When I was very young, I had all these big dreams about the music industry and how it was going to be and nothing worked out the way I dreamed that it would. The idea of working really hard and putting together music and the album, and for it to not come out, and people to not like it, it was crushing. The people that had the power to put my first album out to the public to hear, did not like it. At that time, I thought in so many ways things were never going to work out for me in the way I hoped. That feeling was ever-present.

It’s so interesting to hear you say that, because I think for a lot of us, when you broke out on the scene, it seemed you were a wunderkind. Success seemed inevitable for you.
Oh, no, it didn't feel inevitable at all. I remember all the executives [I was working with] told me the album wasn’t good. They said, "it just isn’t going to work." The few executives that did believe in what I had to offer had been replaced, so I was surrounded by people that totally didn’t know me at all and probably didn’t really care.
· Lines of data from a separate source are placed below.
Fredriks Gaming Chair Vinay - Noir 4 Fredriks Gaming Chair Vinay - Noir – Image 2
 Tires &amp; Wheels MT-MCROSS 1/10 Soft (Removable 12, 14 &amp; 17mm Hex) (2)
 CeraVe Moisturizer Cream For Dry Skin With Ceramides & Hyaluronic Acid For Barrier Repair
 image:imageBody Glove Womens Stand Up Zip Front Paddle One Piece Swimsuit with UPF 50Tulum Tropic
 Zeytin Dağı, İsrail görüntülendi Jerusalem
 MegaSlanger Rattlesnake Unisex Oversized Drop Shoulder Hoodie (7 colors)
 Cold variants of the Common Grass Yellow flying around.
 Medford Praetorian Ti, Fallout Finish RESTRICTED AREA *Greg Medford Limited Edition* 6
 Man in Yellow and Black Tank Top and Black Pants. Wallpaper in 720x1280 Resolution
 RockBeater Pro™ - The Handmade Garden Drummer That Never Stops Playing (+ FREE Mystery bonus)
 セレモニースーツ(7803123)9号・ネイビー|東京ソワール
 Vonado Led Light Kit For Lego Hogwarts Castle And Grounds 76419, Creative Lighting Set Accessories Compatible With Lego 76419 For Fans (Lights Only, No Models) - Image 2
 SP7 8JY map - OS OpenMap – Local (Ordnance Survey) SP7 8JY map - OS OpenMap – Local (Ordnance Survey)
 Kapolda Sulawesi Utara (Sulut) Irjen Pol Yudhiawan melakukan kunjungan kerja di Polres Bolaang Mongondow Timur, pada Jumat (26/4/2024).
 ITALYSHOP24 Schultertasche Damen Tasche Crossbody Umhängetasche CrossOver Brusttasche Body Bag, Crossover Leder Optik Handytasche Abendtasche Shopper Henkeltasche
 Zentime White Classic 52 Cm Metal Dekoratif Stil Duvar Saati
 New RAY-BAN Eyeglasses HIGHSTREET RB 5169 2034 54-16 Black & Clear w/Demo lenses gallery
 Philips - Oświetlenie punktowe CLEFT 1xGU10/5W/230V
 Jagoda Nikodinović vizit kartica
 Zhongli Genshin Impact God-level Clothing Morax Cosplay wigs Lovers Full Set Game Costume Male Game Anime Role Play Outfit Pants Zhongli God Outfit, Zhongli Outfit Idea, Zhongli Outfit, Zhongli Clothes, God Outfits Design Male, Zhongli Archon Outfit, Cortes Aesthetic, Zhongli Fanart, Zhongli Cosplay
I worked really hard to get out of that place. I’m glad I stuck with it, too. Who would have ever known?

Scoring a film is a very different skill set from writing songs. How did you make that transition and what about Mister & Pete resonates with your musical style?
It's something that really struck me from the very beginning. The characters, the people, the story lines, the realness, the honesty, the genuine-ness, the heartbreak, the empowerment, the triumph, the mystery, the discovery, the hurt — all of it really resonated with me. All those are themes I write about, and even though [the film score] is not lyrical, its still an expression of all that. It was definitely a new experience for me. It wasn’t necessarily easy, it was difficult to figure how to bring it all together. But, for me, music is really about capturing a feeling, and it's the same with movies, so that’s what made it synergistic.

Mister & Pete is a quintessentially New York film, and you're a New York girl. The passing of Philip Seymour Hoffman was a huge loss for the NYC film community and movies at large. In an industry that loses so much talent to drugs and alcohol, how did you manage to stay above all that?
I don’t know, to be honest, I don’t. And I actually...I think about that a lot. The only thing that comes to mind is, "by the grace of God, I go." I think a lot about the fact that anyone could be with the wrong people in the wrong moment, myself included. I don’t know why it hasn't happened to me. I attribute it back to having a really, really powerful relationship with my mother. I was alone so much as a young girl, so I had to have good sense. So I think, in a lot of ways, my instincts had been cultivated by how I grew up, to sense danger and to sense when things were wrong. And so I like to say that’s maybe what saved me.